PAN is a rare necrotizing vasculitis of small- and medium-sized arteries that primarily afflicts middle-aged adults. By Chapel Hill criteria, PAN does not involve small vessels such as arterioles, capillaries, and venules, and it is not associated with the presence of antineutrophil cytoplasmic antibody (ANCA), which would signify other conditions, particularly microscopic polyangiitis (MPA), GPA, or eosinophilic granulomatosis with polyangiitis (EGPA). Understanding PAN has been complicated over the years by changing definitions. Previously in some cases, both ANCA-associated vasculitides and immune-complex vasculitides (ICVs) have been reported as being PAN. However if the small-vessel vasculitides are excluded, then true systemic PAN is a rare disorder. There is a clear association between hepatitis B virus (HBV) infection and PAN. Approximately 7% of cases of PAN are associated with HBV.²⁹ The annual incidence of PAN is roughly 1 to 2 per million in populations not hyperendemic for HBV.

PAN is a systemic segmental necrotizing vasculitis with a predilection for the distributing arteries in the abdomen. PAN tends to spare the lungs and aorta. The vascular inflammation can result in either aneurysm formation or arterial occlusion due to thrombosis with subsequent ischemia of distal tissues. Arterial rupture or dissection may also occur. Presenting symptoms are often nonspecific and include malaise, fever, weight loss, myalgias, and arthralgias. About half of patients experience vasculitic neuropathy, which may manifest as a mononeuritis multiplex with both sensory and motor features. Mesenteric artery involvement can lead to ischemic enteritis/colitis, bowel infarction and perforation, and abdominal hemorrhage.
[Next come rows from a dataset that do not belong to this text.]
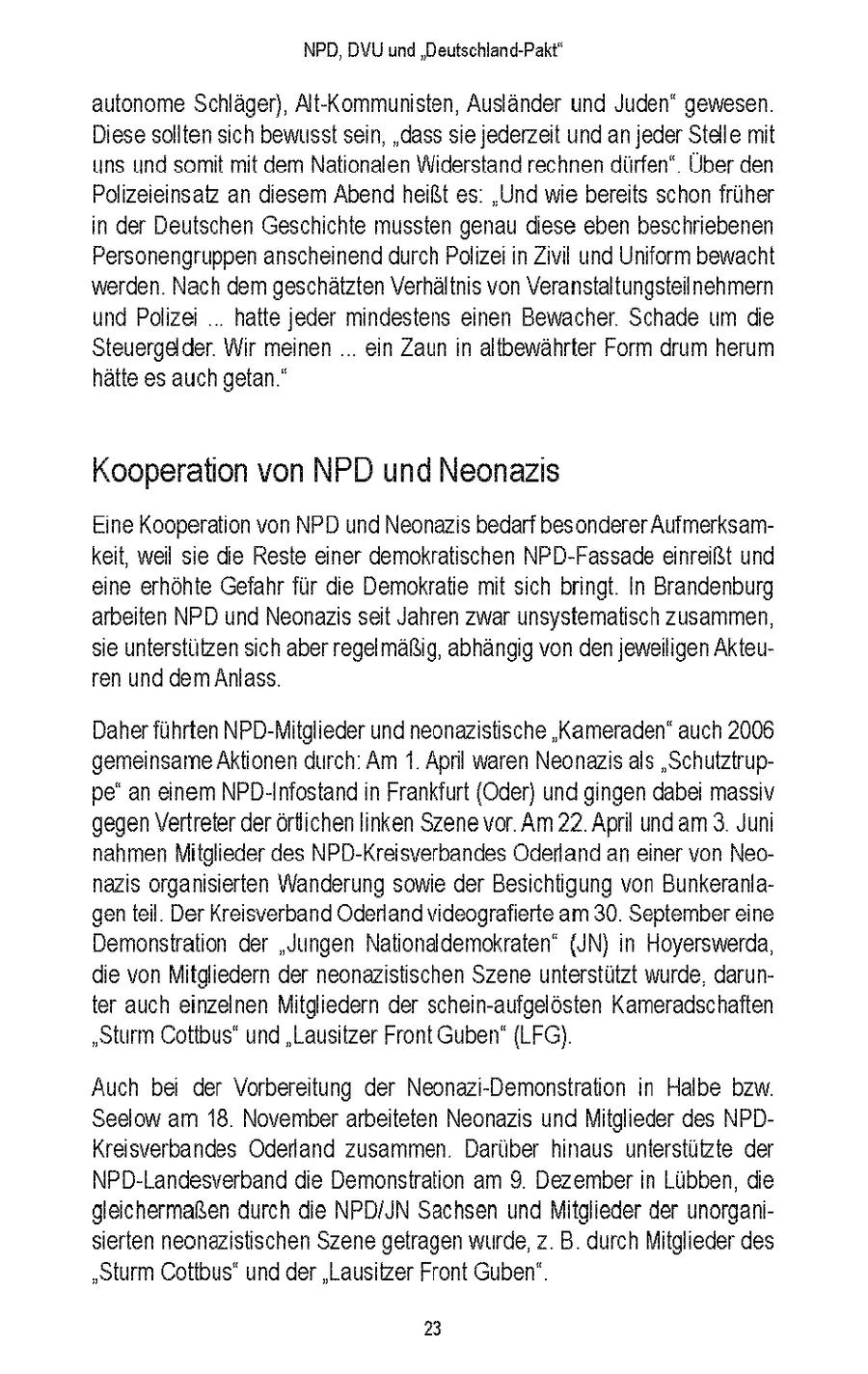 NPD, DVU und „Deutschland-Pakt“

autonome Schläger), Alt-Kommunisten, Ausländer und Juden“ gewesen. Diese sollten sich bewusst sein, „dass sie jederzeit und an jeder Stelle mit uns und somit mit dem Nationalen Widerstand rechnen dürfen“. Über den Polizeieinsatz an diesem Abend heißt es: „Und wie bereits schon früher in der Deutschen Geschichte mussten genau diese eben beschriebenen Personengruppen anscheinend durch Polizei in Zivil und Uniform bewacht werden. Nach dem geschätzten Verhältnis von Veranstaltungsteilnehmern und Polizei ... hatte jeder mindestens einen Bewacher. Schade um die Steuergelder. Wir meinen ... ein Zaun in altbewährter Form drum herum hätte es auch getan.“

Kooperation von NPD und Neonazis

Eine Kooperation von NPD und Neonazis bedarf besonderer Aufmerksamkeit, weil sie die Reste einer demokratischen NPD-Fassade einreißt und eine erhöhte Gefahr für die Demokratie mit sich bringt. In Brandenburg arbeiten NPD und Neonazis seit Jahren zwar unsystematisch zusammen, sie unterstützen sich aber regelmäßig, abhängig von den jeweiligen Akteuren und dem Anlass.

Daher führten NPD-Mitglieder und neonazistische „Kameraden“ auch 2006 gemeinsame Aktionen durch: Am 1. April waren Neonazis als „Schutztruppe“ an einem NPD-Infostand in Frankfurt (Oder) und gingen dabei massiv gegen Vertreter der örtlichen linken Szene vor. Am 22. April und am 3. Juni nahmen Mitglieder des NPD-Kreisverbandes Oderland an einer von Neonazis organisierten Wanderung sowie der Besichtigung von Bunkeranlagen teil. Der Kreisverband Oderland videografierte am 30. September eine Demonstration der „Jungen Nationaldemokraten“ (JN) in Hoyerswerda, die von Mitgliedern der neonazistischen Szene unterstützt wurde, darunter auch einzelnen Mitgliedern der schein-aufgelösten Kameradschaften „Sturm Cottbus“ und „Lausitzer Front Guben“ (LFG).

Auch bei der Vorbereitung der Neonazi-Demonstration in Halbe bzw. Seelow am 18. November arbeiteten Neonazis und Mitglieder des NPD-Kreisverbandes Oderland zusammen. Darüber hinaus unterstützte der NPD-Landesverband die Demonstration am 9. Dezember in Lübben, die gleichermaßen durch die NPD/JN Sachsen und Mitglieder der unorganisierten neonazistischen Szene getragen wurde, z. B. durch Mitglieder des „Sturm Cottbus“ und der „Lausitzer Front Guben“.

23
In addition to the systemic form of the disease, PAN can also present as an isolated self-limited disorder typically involving the skin or genitourinary tract, particularly the testes.³⁰

Pathologically, PAN is characterized by a mixed inflammatory infiltrate composed of lymphocytes, macrophages, neutrophils, and eosinophils (FIGURE 100.7). There is typically marked necrosis of the vessel wall in which the necrosis acquires a homogenous eosinophilic character resembling fibrin (fibrinoid necrosis). Granulomatous inflammation is not typically present. About half of the patients with PAN can be managed with high-dose glucocorticoids, but the remaining patients will typically require treatment with cytotoxic agents. Patients with HBV-associated PAN can be treated effectively with antiviral agents and only short courses of immunosuppression, sometimes accompanied by plasma exchange.